From: Michael Chan @ 2018-09-03  8:23 UTC (permalink / raw)
  To: davem; +Cc: netdev
In-Reply-To: <1535962999-10013-1-git-send-email-michael.chan@broadcom.com>

Currently, the driver adjusts the bp->hw_resc.max_cp_rings by the number
of MSIX vectors used by RDMA.  There is one code path in open that needs
to check the true max_cp_rings including any used by RDMA.  This code
is now checking for the reduced max_cp_rings which will fail when the
number of cp rings is very small.

To fix this in a clean way, we don't adjust max_cp_rings anymore.
Instead, we add a helper bnxt_get_max_func_cp_rings_for_en() to get the
reduced max_cp_rings when appropriate.

Fixes: ec86f14ea506 ("bnxt_en: Add ULP calls to stop and restart IRQs.")
Signed-off-by: Michael Chan <michael.chan@broadcom.com>
---
 drivers/net/ethernet/broadcom/bnxt/bnxt.c       | 7 ++++---
 drivers/net/ethernet/broadcom/bnxt/bnxt.h       | 2 +-
 drivers/net/ethernet/broadcom/bnxt/bnxt_sriov.c | 7 ++++---
 drivers/net/ethernet/broadcom/bnxt/bnxt_ulp.c   | 5 -----
 4 files changed, 9 insertions(+), 12 deletions(-)

Some records

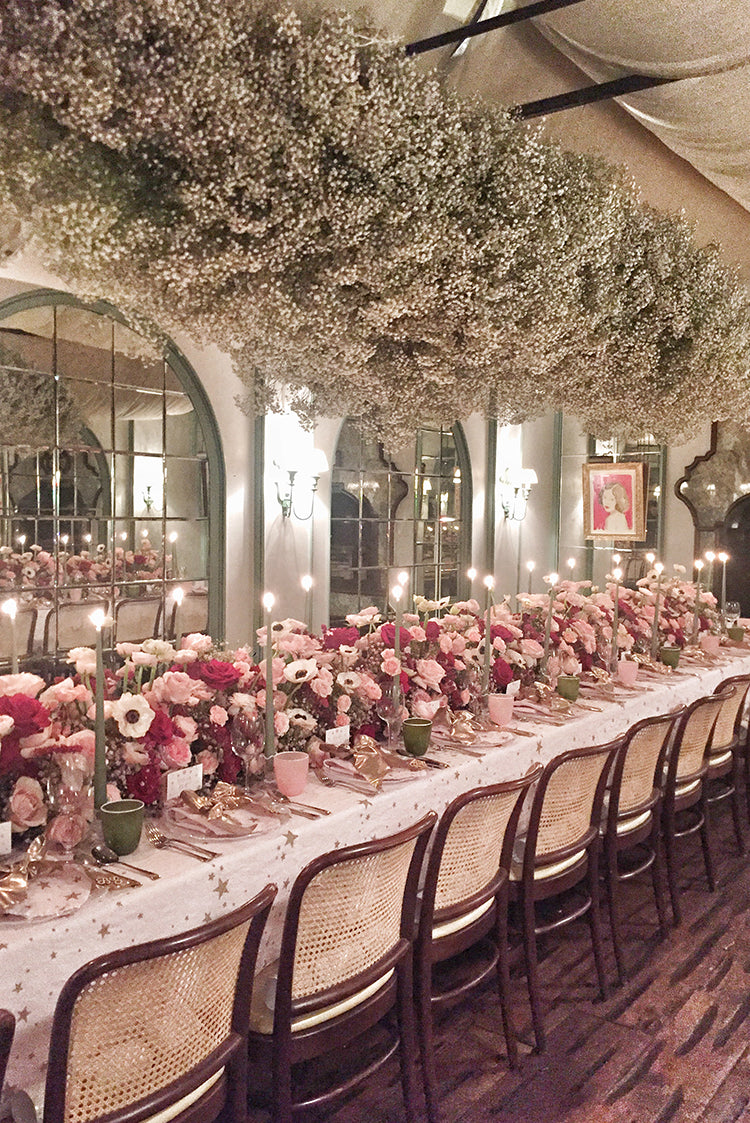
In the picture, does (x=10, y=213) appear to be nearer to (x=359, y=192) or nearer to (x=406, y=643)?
(x=359, y=192)

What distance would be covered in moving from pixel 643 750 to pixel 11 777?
7.79 feet

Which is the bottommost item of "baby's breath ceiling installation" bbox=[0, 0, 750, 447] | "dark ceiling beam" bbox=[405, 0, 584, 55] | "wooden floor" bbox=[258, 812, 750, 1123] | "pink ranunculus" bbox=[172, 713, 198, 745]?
"wooden floor" bbox=[258, 812, 750, 1123]

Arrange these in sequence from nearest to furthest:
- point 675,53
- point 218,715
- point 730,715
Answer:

### Given problem A:
List every file path that the patch message shows as changed.
### Given problem B:
According to the patch message, why does the code path in open fail?
### Given problem C:
In the patch message, what helper is added to get the reduced max_cp_rings when appropriate?

### Exercise response A:
drivers/net/ethernet/broadcom/bnxt/bnxt.c
drivers/net/ethernet/broadcom/bnxt/bnxt.h
drivers/net/ethernet/broadcom/bnxt/bnxt_sriov.c
drivers/net/ethernet/broadcom/bnxt/bnxt_ulp.c

### Exercise response B:
That code path needs to check the true max_cp_rings, including any used by RDMA. However, it checks the reduced max_cp_rings, so it fails when the number of cp rings is very small.

### Exercise response C:
bnxt_get_max_func_cp_rings_for_en()